Going down a flight of stairs was retraumatizing for me, constantly feeling I would be pushed/shoved down the stairs. Small closet doors and the sound of a chain gave me shivers up my spine. I was internally frozen; fight, flight, or freeze. I didn’t want to be in my home, and I lashed out at those I loved because I wasn’t present at that moment. I felt five years old again, and I asked for people in my home to talk and treat me as such.
I was manic.
I was so fragile.
I was not being rational.
I was planning my way out of my marriage.
I didn’t trust myself enough not to hurt myself.
I was going to live all alone, on my own, to feel some “control” over my life.
I tried distractions online, which only made it worse. It always makes it worse. I started to believe that everything I said was being read or viewed by my mother, and she would come and hurt me somehow for talking. My mother disliked me talking and often hit me or scolded me till I stopped, usually saying what I thought and felt didn’t matter.

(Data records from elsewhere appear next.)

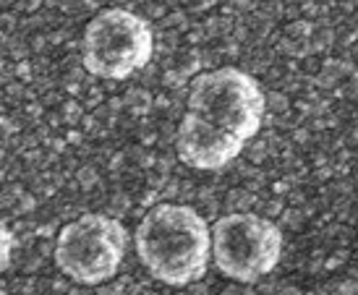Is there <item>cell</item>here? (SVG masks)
I'll return each instance as SVG.
<instances>
[{
  "label": "cell",
  "mask_w": 358,
  "mask_h": 295,
  "mask_svg": "<svg viewBox=\"0 0 358 295\" xmlns=\"http://www.w3.org/2000/svg\"><path fill=\"white\" fill-rule=\"evenodd\" d=\"M152 52V27L134 10L105 8L84 29V69L97 79H129L150 66Z\"/></svg>",
  "instance_id": "2"
},
{
  "label": "cell",
  "mask_w": 358,
  "mask_h": 295,
  "mask_svg": "<svg viewBox=\"0 0 358 295\" xmlns=\"http://www.w3.org/2000/svg\"><path fill=\"white\" fill-rule=\"evenodd\" d=\"M134 240L141 264L165 285L183 287L207 275L212 230L196 209L186 204H157L141 217Z\"/></svg>",
  "instance_id": "1"
},
{
  "label": "cell",
  "mask_w": 358,
  "mask_h": 295,
  "mask_svg": "<svg viewBox=\"0 0 358 295\" xmlns=\"http://www.w3.org/2000/svg\"><path fill=\"white\" fill-rule=\"evenodd\" d=\"M10 254H13V233H10L8 225L0 220V272L8 269Z\"/></svg>",
  "instance_id": "7"
},
{
  "label": "cell",
  "mask_w": 358,
  "mask_h": 295,
  "mask_svg": "<svg viewBox=\"0 0 358 295\" xmlns=\"http://www.w3.org/2000/svg\"><path fill=\"white\" fill-rule=\"evenodd\" d=\"M282 256L280 227L262 215L233 212L212 225V261L236 282H257L272 275Z\"/></svg>",
  "instance_id": "5"
},
{
  "label": "cell",
  "mask_w": 358,
  "mask_h": 295,
  "mask_svg": "<svg viewBox=\"0 0 358 295\" xmlns=\"http://www.w3.org/2000/svg\"><path fill=\"white\" fill-rule=\"evenodd\" d=\"M126 246V227L115 217L92 212L76 217L58 233L55 264L79 285H100L115 277L123 264Z\"/></svg>",
  "instance_id": "4"
},
{
  "label": "cell",
  "mask_w": 358,
  "mask_h": 295,
  "mask_svg": "<svg viewBox=\"0 0 358 295\" xmlns=\"http://www.w3.org/2000/svg\"><path fill=\"white\" fill-rule=\"evenodd\" d=\"M267 99L259 81L241 69L225 66L199 73L189 89V113L220 126L241 141L259 134Z\"/></svg>",
  "instance_id": "3"
},
{
  "label": "cell",
  "mask_w": 358,
  "mask_h": 295,
  "mask_svg": "<svg viewBox=\"0 0 358 295\" xmlns=\"http://www.w3.org/2000/svg\"><path fill=\"white\" fill-rule=\"evenodd\" d=\"M246 141L204 120L196 113H186L178 126L176 149L183 165L194 170H222L241 154Z\"/></svg>",
  "instance_id": "6"
}]
</instances>
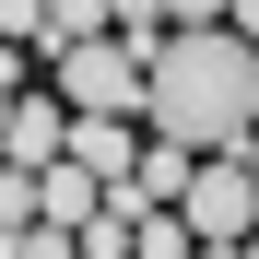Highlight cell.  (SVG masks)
Here are the masks:
<instances>
[{
    "mask_svg": "<svg viewBox=\"0 0 259 259\" xmlns=\"http://www.w3.org/2000/svg\"><path fill=\"white\" fill-rule=\"evenodd\" d=\"M142 118H153V142L236 153L259 130V35H236V24H165L153 59H142Z\"/></svg>",
    "mask_w": 259,
    "mask_h": 259,
    "instance_id": "obj_1",
    "label": "cell"
},
{
    "mask_svg": "<svg viewBox=\"0 0 259 259\" xmlns=\"http://www.w3.org/2000/svg\"><path fill=\"white\" fill-rule=\"evenodd\" d=\"M48 71H59L71 118H142V48L130 35H71V48H48Z\"/></svg>",
    "mask_w": 259,
    "mask_h": 259,
    "instance_id": "obj_2",
    "label": "cell"
},
{
    "mask_svg": "<svg viewBox=\"0 0 259 259\" xmlns=\"http://www.w3.org/2000/svg\"><path fill=\"white\" fill-rule=\"evenodd\" d=\"M177 224L200 236V247H236V236H259V177L236 153H200L189 165V189H177Z\"/></svg>",
    "mask_w": 259,
    "mask_h": 259,
    "instance_id": "obj_3",
    "label": "cell"
},
{
    "mask_svg": "<svg viewBox=\"0 0 259 259\" xmlns=\"http://www.w3.org/2000/svg\"><path fill=\"white\" fill-rule=\"evenodd\" d=\"M71 142V106L59 95H12V118H0V165H59Z\"/></svg>",
    "mask_w": 259,
    "mask_h": 259,
    "instance_id": "obj_4",
    "label": "cell"
},
{
    "mask_svg": "<svg viewBox=\"0 0 259 259\" xmlns=\"http://www.w3.org/2000/svg\"><path fill=\"white\" fill-rule=\"evenodd\" d=\"M106 212V177H82V165L59 153V165H35V224H59V236H82Z\"/></svg>",
    "mask_w": 259,
    "mask_h": 259,
    "instance_id": "obj_5",
    "label": "cell"
},
{
    "mask_svg": "<svg viewBox=\"0 0 259 259\" xmlns=\"http://www.w3.org/2000/svg\"><path fill=\"white\" fill-rule=\"evenodd\" d=\"M59 153L82 165V177H106V189H118V177H130V153H142V142H130V118H71V142H59Z\"/></svg>",
    "mask_w": 259,
    "mask_h": 259,
    "instance_id": "obj_6",
    "label": "cell"
},
{
    "mask_svg": "<svg viewBox=\"0 0 259 259\" xmlns=\"http://www.w3.org/2000/svg\"><path fill=\"white\" fill-rule=\"evenodd\" d=\"M200 236L177 224V212H130V259H189Z\"/></svg>",
    "mask_w": 259,
    "mask_h": 259,
    "instance_id": "obj_7",
    "label": "cell"
},
{
    "mask_svg": "<svg viewBox=\"0 0 259 259\" xmlns=\"http://www.w3.org/2000/svg\"><path fill=\"white\" fill-rule=\"evenodd\" d=\"M71 35H106V0H48V48H71Z\"/></svg>",
    "mask_w": 259,
    "mask_h": 259,
    "instance_id": "obj_8",
    "label": "cell"
},
{
    "mask_svg": "<svg viewBox=\"0 0 259 259\" xmlns=\"http://www.w3.org/2000/svg\"><path fill=\"white\" fill-rule=\"evenodd\" d=\"M165 24H224V0H165Z\"/></svg>",
    "mask_w": 259,
    "mask_h": 259,
    "instance_id": "obj_9",
    "label": "cell"
},
{
    "mask_svg": "<svg viewBox=\"0 0 259 259\" xmlns=\"http://www.w3.org/2000/svg\"><path fill=\"white\" fill-rule=\"evenodd\" d=\"M224 24H236V35H259V0H224Z\"/></svg>",
    "mask_w": 259,
    "mask_h": 259,
    "instance_id": "obj_10",
    "label": "cell"
},
{
    "mask_svg": "<svg viewBox=\"0 0 259 259\" xmlns=\"http://www.w3.org/2000/svg\"><path fill=\"white\" fill-rule=\"evenodd\" d=\"M189 259H259V236H236V247H189Z\"/></svg>",
    "mask_w": 259,
    "mask_h": 259,
    "instance_id": "obj_11",
    "label": "cell"
},
{
    "mask_svg": "<svg viewBox=\"0 0 259 259\" xmlns=\"http://www.w3.org/2000/svg\"><path fill=\"white\" fill-rule=\"evenodd\" d=\"M0 118H12V48H0Z\"/></svg>",
    "mask_w": 259,
    "mask_h": 259,
    "instance_id": "obj_12",
    "label": "cell"
},
{
    "mask_svg": "<svg viewBox=\"0 0 259 259\" xmlns=\"http://www.w3.org/2000/svg\"><path fill=\"white\" fill-rule=\"evenodd\" d=\"M236 165H247V177H259V130H247V142H236Z\"/></svg>",
    "mask_w": 259,
    "mask_h": 259,
    "instance_id": "obj_13",
    "label": "cell"
}]
</instances>
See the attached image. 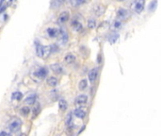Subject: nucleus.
Wrapping results in <instances>:
<instances>
[{
    "instance_id": "nucleus-4",
    "label": "nucleus",
    "mask_w": 161,
    "mask_h": 136,
    "mask_svg": "<svg viewBox=\"0 0 161 136\" xmlns=\"http://www.w3.org/2000/svg\"><path fill=\"white\" fill-rule=\"evenodd\" d=\"M33 76H34L36 79L42 80L48 76V68L45 67V66L40 67L39 69H37L34 73H33Z\"/></svg>"
},
{
    "instance_id": "nucleus-22",
    "label": "nucleus",
    "mask_w": 161,
    "mask_h": 136,
    "mask_svg": "<svg viewBox=\"0 0 161 136\" xmlns=\"http://www.w3.org/2000/svg\"><path fill=\"white\" fill-rule=\"evenodd\" d=\"M20 113L23 116H27L29 113H30V108L29 106H24L23 108L20 109Z\"/></svg>"
},
{
    "instance_id": "nucleus-14",
    "label": "nucleus",
    "mask_w": 161,
    "mask_h": 136,
    "mask_svg": "<svg viewBox=\"0 0 161 136\" xmlns=\"http://www.w3.org/2000/svg\"><path fill=\"white\" fill-rule=\"evenodd\" d=\"M73 113H74V115H75L77 118H80V119L85 118V116H86V112L83 110V109H81V108L75 109Z\"/></svg>"
},
{
    "instance_id": "nucleus-1",
    "label": "nucleus",
    "mask_w": 161,
    "mask_h": 136,
    "mask_svg": "<svg viewBox=\"0 0 161 136\" xmlns=\"http://www.w3.org/2000/svg\"><path fill=\"white\" fill-rule=\"evenodd\" d=\"M56 46V45H50L49 46H44L42 45H37L36 46V54L38 57L40 58H46L48 57L50 54L54 52V47Z\"/></svg>"
},
{
    "instance_id": "nucleus-27",
    "label": "nucleus",
    "mask_w": 161,
    "mask_h": 136,
    "mask_svg": "<svg viewBox=\"0 0 161 136\" xmlns=\"http://www.w3.org/2000/svg\"><path fill=\"white\" fill-rule=\"evenodd\" d=\"M157 7V0H153V1L149 4L148 10L149 12H154V10Z\"/></svg>"
},
{
    "instance_id": "nucleus-3",
    "label": "nucleus",
    "mask_w": 161,
    "mask_h": 136,
    "mask_svg": "<svg viewBox=\"0 0 161 136\" xmlns=\"http://www.w3.org/2000/svg\"><path fill=\"white\" fill-rule=\"evenodd\" d=\"M21 127H22V121L20 118H17V117L12 119V121H10L9 124V129L10 132H19Z\"/></svg>"
},
{
    "instance_id": "nucleus-32",
    "label": "nucleus",
    "mask_w": 161,
    "mask_h": 136,
    "mask_svg": "<svg viewBox=\"0 0 161 136\" xmlns=\"http://www.w3.org/2000/svg\"><path fill=\"white\" fill-rule=\"evenodd\" d=\"M117 1H119V2H123V1H124V0H117Z\"/></svg>"
},
{
    "instance_id": "nucleus-10",
    "label": "nucleus",
    "mask_w": 161,
    "mask_h": 136,
    "mask_svg": "<svg viewBox=\"0 0 161 136\" xmlns=\"http://www.w3.org/2000/svg\"><path fill=\"white\" fill-rule=\"evenodd\" d=\"M105 8L103 6V5H95V6L93 7L92 9V12L94 13V15H96V16H102L104 13H105Z\"/></svg>"
},
{
    "instance_id": "nucleus-5",
    "label": "nucleus",
    "mask_w": 161,
    "mask_h": 136,
    "mask_svg": "<svg viewBox=\"0 0 161 136\" xmlns=\"http://www.w3.org/2000/svg\"><path fill=\"white\" fill-rule=\"evenodd\" d=\"M116 15H117V19L118 20L123 21V20H126L127 18H129L130 13H129V12L126 9L120 8L117 10V13H116Z\"/></svg>"
},
{
    "instance_id": "nucleus-29",
    "label": "nucleus",
    "mask_w": 161,
    "mask_h": 136,
    "mask_svg": "<svg viewBox=\"0 0 161 136\" xmlns=\"http://www.w3.org/2000/svg\"><path fill=\"white\" fill-rule=\"evenodd\" d=\"M7 6H8V3L5 2V0H1V1H0V13H2L4 10H6Z\"/></svg>"
},
{
    "instance_id": "nucleus-15",
    "label": "nucleus",
    "mask_w": 161,
    "mask_h": 136,
    "mask_svg": "<svg viewBox=\"0 0 161 136\" xmlns=\"http://www.w3.org/2000/svg\"><path fill=\"white\" fill-rule=\"evenodd\" d=\"M46 83L49 85V86H51V87H56L59 83V79L56 78V77H49L47 78L46 79Z\"/></svg>"
},
{
    "instance_id": "nucleus-24",
    "label": "nucleus",
    "mask_w": 161,
    "mask_h": 136,
    "mask_svg": "<svg viewBox=\"0 0 161 136\" xmlns=\"http://www.w3.org/2000/svg\"><path fill=\"white\" fill-rule=\"evenodd\" d=\"M41 111V106L40 104H36L34 106V108H33V110H32V118H35L38 115H39V112H40Z\"/></svg>"
},
{
    "instance_id": "nucleus-12",
    "label": "nucleus",
    "mask_w": 161,
    "mask_h": 136,
    "mask_svg": "<svg viewBox=\"0 0 161 136\" xmlns=\"http://www.w3.org/2000/svg\"><path fill=\"white\" fill-rule=\"evenodd\" d=\"M52 71L55 73V74H58V75H60V74H63L64 70H63V67L62 65H60L59 63H54V64H51V66H50Z\"/></svg>"
},
{
    "instance_id": "nucleus-25",
    "label": "nucleus",
    "mask_w": 161,
    "mask_h": 136,
    "mask_svg": "<svg viewBox=\"0 0 161 136\" xmlns=\"http://www.w3.org/2000/svg\"><path fill=\"white\" fill-rule=\"evenodd\" d=\"M96 21L91 18V19H89L88 22H87V26H88V28L90 29H95L96 28Z\"/></svg>"
},
{
    "instance_id": "nucleus-8",
    "label": "nucleus",
    "mask_w": 161,
    "mask_h": 136,
    "mask_svg": "<svg viewBox=\"0 0 161 136\" xmlns=\"http://www.w3.org/2000/svg\"><path fill=\"white\" fill-rule=\"evenodd\" d=\"M88 102V96L86 95H79L75 99V104L76 106H83Z\"/></svg>"
},
{
    "instance_id": "nucleus-6",
    "label": "nucleus",
    "mask_w": 161,
    "mask_h": 136,
    "mask_svg": "<svg viewBox=\"0 0 161 136\" xmlns=\"http://www.w3.org/2000/svg\"><path fill=\"white\" fill-rule=\"evenodd\" d=\"M61 30L62 29L57 28H48L46 29V33L49 38H59L60 33H61Z\"/></svg>"
},
{
    "instance_id": "nucleus-28",
    "label": "nucleus",
    "mask_w": 161,
    "mask_h": 136,
    "mask_svg": "<svg viewBox=\"0 0 161 136\" xmlns=\"http://www.w3.org/2000/svg\"><path fill=\"white\" fill-rule=\"evenodd\" d=\"M118 37H119V34H117L115 32V33H113V34H111L109 36V39H108V41L110 42V43H114L116 41L118 40Z\"/></svg>"
},
{
    "instance_id": "nucleus-19",
    "label": "nucleus",
    "mask_w": 161,
    "mask_h": 136,
    "mask_svg": "<svg viewBox=\"0 0 161 136\" xmlns=\"http://www.w3.org/2000/svg\"><path fill=\"white\" fill-rule=\"evenodd\" d=\"M23 99V94L21 93L19 91H15L12 94V100H17V101H20Z\"/></svg>"
},
{
    "instance_id": "nucleus-23",
    "label": "nucleus",
    "mask_w": 161,
    "mask_h": 136,
    "mask_svg": "<svg viewBox=\"0 0 161 136\" xmlns=\"http://www.w3.org/2000/svg\"><path fill=\"white\" fill-rule=\"evenodd\" d=\"M121 28V20H115L112 25H111V29L113 30H119Z\"/></svg>"
},
{
    "instance_id": "nucleus-11",
    "label": "nucleus",
    "mask_w": 161,
    "mask_h": 136,
    "mask_svg": "<svg viewBox=\"0 0 161 136\" xmlns=\"http://www.w3.org/2000/svg\"><path fill=\"white\" fill-rule=\"evenodd\" d=\"M71 26H72V29H73L75 31H77V32L83 30V26H82V24L80 23L78 20H76V19L72 20V22H71Z\"/></svg>"
},
{
    "instance_id": "nucleus-31",
    "label": "nucleus",
    "mask_w": 161,
    "mask_h": 136,
    "mask_svg": "<svg viewBox=\"0 0 161 136\" xmlns=\"http://www.w3.org/2000/svg\"><path fill=\"white\" fill-rule=\"evenodd\" d=\"M10 133L9 132H0V135H10Z\"/></svg>"
},
{
    "instance_id": "nucleus-2",
    "label": "nucleus",
    "mask_w": 161,
    "mask_h": 136,
    "mask_svg": "<svg viewBox=\"0 0 161 136\" xmlns=\"http://www.w3.org/2000/svg\"><path fill=\"white\" fill-rule=\"evenodd\" d=\"M130 8L134 12L140 14L143 12L144 8H145V0H134L132 2Z\"/></svg>"
},
{
    "instance_id": "nucleus-13",
    "label": "nucleus",
    "mask_w": 161,
    "mask_h": 136,
    "mask_svg": "<svg viewBox=\"0 0 161 136\" xmlns=\"http://www.w3.org/2000/svg\"><path fill=\"white\" fill-rule=\"evenodd\" d=\"M36 101H37V95L36 94H32V95L27 96L25 99V103L27 105H29V106L34 105L36 103Z\"/></svg>"
},
{
    "instance_id": "nucleus-9",
    "label": "nucleus",
    "mask_w": 161,
    "mask_h": 136,
    "mask_svg": "<svg viewBox=\"0 0 161 136\" xmlns=\"http://www.w3.org/2000/svg\"><path fill=\"white\" fill-rule=\"evenodd\" d=\"M69 19H70V13L68 12H62L59 15L57 22L59 24H64L66 22H68Z\"/></svg>"
},
{
    "instance_id": "nucleus-17",
    "label": "nucleus",
    "mask_w": 161,
    "mask_h": 136,
    "mask_svg": "<svg viewBox=\"0 0 161 136\" xmlns=\"http://www.w3.org/2000/svg\"><path fill=\"white\" fill-rule=\"evenodd\" d=\"M75 56L74 55V54H72V53H68L67 55L65 56L64 58V61L66 63H68V64H72V63H74L75 62Z\"/></svg>"
},
{
    "instance_id": "nucleus-26",
    "label": "nucleus",
    "mask_w": 161,
    "mask_h": 136,
    "mask_svg": "<svg viewBox=\"0 0 161 136\" xmlns=\"http://www.w3.org/2000/svg\"><path fill=\"white\" fill-rule=\"evenodd\" d=\"M59 110L61 112H65L66 109H67V102L64 99H60L59 101Z\"/></svg>"
},
{
    "instance_id": "nucleus-16",
    "label": "nucleus",
    "mask_w": 161,
    "mask_h": 136,
    "mask_svg": "<svg viewBox=\"0 0 161 136\" xmlns=\"http://www.w3.org/2000/svg\"><path fill=\"white\" fill-rule=\"evenodd\" d=\"M65 125H66V127L69 128V129L73 128V115H72V112H69L67 115V116H66Z\"/></svg>"
},
{
    "instance_id": "nucleus-7",
    "label": "nucleus",
    "mask_w": 161,
    "mask_h": 136,
    "mask_svg": "<svg viewBox=\"0 0 161 136\" xmlns=\"http://www.w3.org/2000/svg\"><path fill=\"white\" fill-rule=\"evenodd\" d=\"M88 78H89V80L91 81V83H94V82H95V80H96L97 78H98V68H97V67L92 68L91 71L89 72Z\"/></svg>"
},
{
    "instance_id": "nucleus-18",
    "label": "nucleus",
    "mask_w": 161,
    "mask_h": 136,
    "mask_svg": "<svg viewBox=\"0 0 161 136\" xmlns=\"http://www.w3.org/2000/svg\"><path fill=\"white\" fill-rule=\"evenodd\" d=\"M87 1H88V0H70V4H71L73 7L76 8V7L82 6V5L85 4Z\"/></svg>"
},
{
    "instance_id": "nucleus-21",
    "label": "nucleus",
    "mask_w": 161,
    "mask_h": 136,
    "mask_svg": "<svg viewBox=\"0 0 161 136\" xmlns=\"http://www.w3.org/2000/svg\"><path fill=\"white\" fill-rule=\"evenodd\" d=\"M87 87H88V80L85 79H81L78 83V89L80 91H85L87 89Z\"/></svg>"
},
{
    "instance_id": "nucleus-20",
    "label": "nucleus",
    "mask_w": 161,
    "mask_h": 136,
    "mask_svg": "<svg viewBox=\"0 0 161 136\" xmlns=\"http://www.w3.org/2000/svg\"><path fill=\"white\" fill-rule=\"evenodd\" d=\"M65 2V0H52L51 1V8L52 9H58Z\"/></svg>"
},
{
    "instance_id": "nucleus-30",
    "label": "nucleus",
    "mask_w": 161,
    "mask_h": 136,
    "mask_svg": "<svg viewBox=\"0 0 161 136\" xmlns=\"http://www.w3.org/2000/svg\"><path fill=\"white\" fill-rule=\"evenodd\" d=\"M14 1H15V0H8V5H12V4H13L14 3Z\"/></svg>"
}]
</instances>
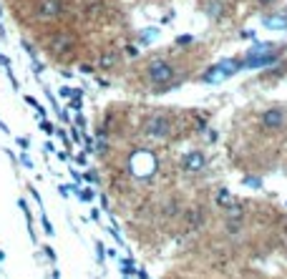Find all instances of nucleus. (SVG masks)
I'll use <instances>...</instances> for the list:
<instances>
[{
	"instance_id": "1",
	"label": "nucleus",
	"mask_w": 287,
	"mask_h": 279,
	"mask_svg": "<svg viewBox=\"0 0 287 279\" xmlns=\"http://www.w3.org/2000/svg\"><path fill=\"white\" fill-rule=\"evenodd\" d=\"M146 75H149V81H151L154 86H166V83H171V78H174V68H171L166 61H151L149 68H146Z\"/></svg>"
},
{
	"instance_id": "2",
	"label": "nucleus",
	"mask_w": 287,
	"mask_h": 279,
	"mask_svg": "<svg viewBox=\"0 0 287 279\" xmlns=\"http://www.w3.org/2000/svg\"><path fill=\"white\" fill-rule=\"evenodd\" d=\"M144 131H146V136L164 139V136H169V134H171V121H169L166 116L156 113V116H151V118L144 124Z\"/></svg>"
},
{
	"instance_id": "3",
	"label": "nucleus",
	"mask_w": 287,
	"mask_h": 279,
	"mask_svg": "<svg viewBox=\"0 0 287 279\" xmlns=\"http://www.w3.org/2000/svg\"><path fill=\"white\" fill-rule=\"evenodd\" d=\"M63 13V5L61 0H41L38 8H35V15L43 18V20H51V18H58Z\"/></svg>"
},
{
	"instance_id": "4",
	"label": "nucleus",
	"mask_w": 287,
	"mask_h": 279,
	"mask_svg": "<svg viewBox=\"0 0 287 279\" xmlns=\"http://www.w3.org/2000/svg\"><path fill=\"white\" fill-rule=\"evenodd\" d=\"M275 61H277V53L267 51L262 56H244V61H239V63H242V68H262V66H270Z\"/></svg>"
},
{
	"instance_id": "5",
	"label": "nucleus",
	"mask_w": 287,
	"mask_h": 279,
	"mask_svg": "<svg viewBox=\"0 0 287 279\" xmlns=\"http://www.w3.org/2000/svg\"><path fill=\"white\" fill-rule=\"evenodd\" d=\"M182 166H184V171L197 174V171H202V169L207 166V158H204V153H202V151H189V153L184 156Z\"/></svg>"
},
{
	"instance_id": "6",
	"label": "nucleus",
	"mask_w": 287,
	"mask_h": 279,
	"mask_svg": "<svg viewBox=\"0 0 287 279\" xmlns=\"http://www.w3.org/2000/svg\"><path fill=\"white\" fill-rule=\"evenodd\" d=\"M262 124H265V129H282V124H285V113L280 111V108H270V111H265L262 113Z\"/></svg>"
},
{
	"instance_id": "7",
	"label": "nucleus",
	"mask_w": 287,
	"mask_h": 279,
	"mask_svg": "<svg viewBox=\"0 0 287 279\" xmlns=\"http://www.w3.org/2000/svg\"><path fill=\"white\" fill-rule=\"evenodd\" d=\"M71 48V35H66V33H58L53 41H51V51L53 53H63V51H68Z\"/></svg>"
},
{
	"instance_id": "8",
	"label": "nucleus",
	"mask_w": 287,
	"mask_h": 279,
	"mask_svg": "<svg viewBox=\"0 0 287 279\" xmlns=\"http://www.w3.org/2000/svg\"><path fill=\"white\" fill-rule=\"evenodd\" d=\"M224 78H229V75L219 68V66H214V68H209L207 73H204V78H202V81H204V83H222Z\"/></svg>"
},
{
	"instance_id": "9",
	"label": "nucleus",
	"mask_w": 287,
	"mask_h": 279,
	"mask_svg": "<svg viewBox=\"0 0 287 279\" xmlns=\"http://www.w3.org/2000/svg\"><path fill=\"white\" fill-rule=\"evenodd\" d=\"M224 209H227V221H239V216H242V207L229 204V207H224Z\"/></svg>"
},
{
	"instance_id": "10",
	"label": "nucleus",
	"mask_w": 287,
	"mask_h": 279,
	"mask_svg": "<svg viewBox=\"0 0 287 279\" xmlns=\"http://www.w3.org/2000/svg\"><path fill=\"white\" fill-rule=\"evenodd\" d=\"M116 61H119V56H116L114 51L101 56V66H103V68H114V66H116Z\"/></svg>"
},
{
	"instance_id": "11",
	"label": "nucleus",
	"mask_w": 287,
	"mask_h": 279,
	"mask_svg": "<svg viewBox=\"0 0 287 279\" xmlns=\"http://www.w3.org/2000/svg\"><path fill=\"white\" fill-rule=\"evenodd\" d=\"M267 28H287V18H265Z\"/></svg>"
},
{
	"instance_id": "12",
	"label": "nucleus",
	"mask_w": 287,
	"mask_h": 279,
	"mask_svg": "<svg viewBox=\"0 0 287 279\" xmlns=\"http://www.w3.org/2000/svg\"><path fill=\"white\" fill-rule=\"evenodd\" d=\"M217 204H219V207H229V204H232V196H229L227 189H222V191L217 194Z\"/></svg>"
},
{
	"instance_id": "13",
	"label": "nucleus",
	"mask_w": 287,
	"mask_h": 279,
	"mask_svg": "<svg viewBox=\"0 0 287 279\" xmlns=\"http://www.w3.org/2000/svg\"><path fill=\"white\" fill-rule=\"evenodd\" d=\"M209 15H212V18H219V15H222V3H219V0H212V3H209Z\"/></svg>"
},
{
	"instance_id": "14",
	"label": "nucleus",
	"mask_w": 287,
	"mask_h": 279,
	"mask_svg": "<svg viewBox=\"0 0 287 279\" xmlns=\"http://www.w3.org/2000/svg\"><path fill=\"white\" fill-rule=\"evenodd\" d=\"M156 33H159L156 28H146V30H141V41H144V43L154 41V38H156Z\"/></svg>"
},
{
	"instance_id": "15",
	"label": "nucleus",
	"mask_w": 287,
	"mask_h": 279,
	"mask_svg": "<svg viewBox=\"0 0 287 279\" xmlns=\"http://www.w3.org/2000/svg\"><path fill=\"white\" fill-rule=\"evenodd\" d=\"M121 269H124V274H126V277H129V272H131V274L136 272V269H134V262H131V259H121Z\"/></svg>"
},
{
	"instance_id": "16",
	"label": "nucleus",
	"mask_w": 287,
	"mask_h": 279,
	"mask_svg": "<svg viewBox=\"0 0 287 279\" xmlns=\"http://www.w3.org/2000/svg\"><path fill=\"white\" fill-rule=\"evenodd\" d=\"M189 224L192 226H197V224H202V214L199 211L194 209V211H189Z\"/></svg>"
},
{
	"instance_id": "17",
	"label": "nucleus",
	"mask_w": 287,
	"mask_h": 279,
	"mask_svg": "<svg viewBox=\"0 0 287 279\" xmlns=\"http://www.w3.org/2000/svg\"><path fill=\"white\" fill-rule=\"evenodd\" d=\"M260 184H262V181H260L257 176H255V179H252V176H247V179H244V186H252V189H260Z\"/></svg>"
},
{
	"instance_id": "18",
	"label": "nucleus",
	"mask_w": 287,
	"mask_h": 279,
	"mask_svg": "<svg viewBox=\"0 0 287 279\" xmlns=\"http://www.w3.org/2000/svg\"><path fill=\"white\" fill-rule=\"evenodd\" d=\"M78 196H81V202H93L96 194H93L91 189H86V191H78Z\"/></svg>"
},
{
	"instance_id": "19",
	"label": "nucleus",
	"mask_w": 287,
	"mask_h": 279,
	"mask_svg": "<svg viewBox=\"0 0 287 279\" xmlns=\"http://www.w3.org/2000/svg\"><path fill=\"white\" fill-rule=\"evenodd\" d=\"M227 231L229 234H237L239 231V221H227Z\"/></svg>"
},
{
	"instance_id": "20",
	"label": "nucleus",
	"mask_w": 287,
	"mask_h": 279,
	"mask_svg": "<svg viewBox=\"0 0 287 279\" xmlns=\"http://www.w3.org/2000/svg\"><path fill=\"white\" fill-rule=\"evenodd\" d=\"M96 254H98V262H103V254L106 252H103V244L101 242H96Z\"/></svg>"
},
{
	"instance_id": "21",
	"label": "nucleus",
	"mask_w": 287,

The internet can act like this.
Last August, I enrolled myself in cognitive processing therapy (CPT), where you write out your trauma and write “for” and “against” how you feel. For example, are there more “for’s” for how I feel, or are there more “against’s?” My main goal was to complete this therapy to get into EDMR therapy due to having trauma around music.
My mania, especially when I become dissociated (dissociative amnesia), gets terrifying and unpacks trauma I didn’t know I had. My rape lives here. I was attacked into a blackout here. I never wanted to be there again. So why was I? To figure it out, I had to learn the alphabet of therapy; DBT, CPT, and soon EDMR.
I have been taking care of myself these past few months. I’m trying to figure out why last winter was so rough for me and I am working diligently, hoping to never to end up there again. If you are struggling and have cognitive processing therapy where you live, I highly suggest trying it. You may even find some books at your local library about the process or find a reliable resource online. I have used CPT tools the past few months, and with medication (and the realization work on myself will be a lifelong process), I have gotten some strength and hope back. I hope it can work for you, too.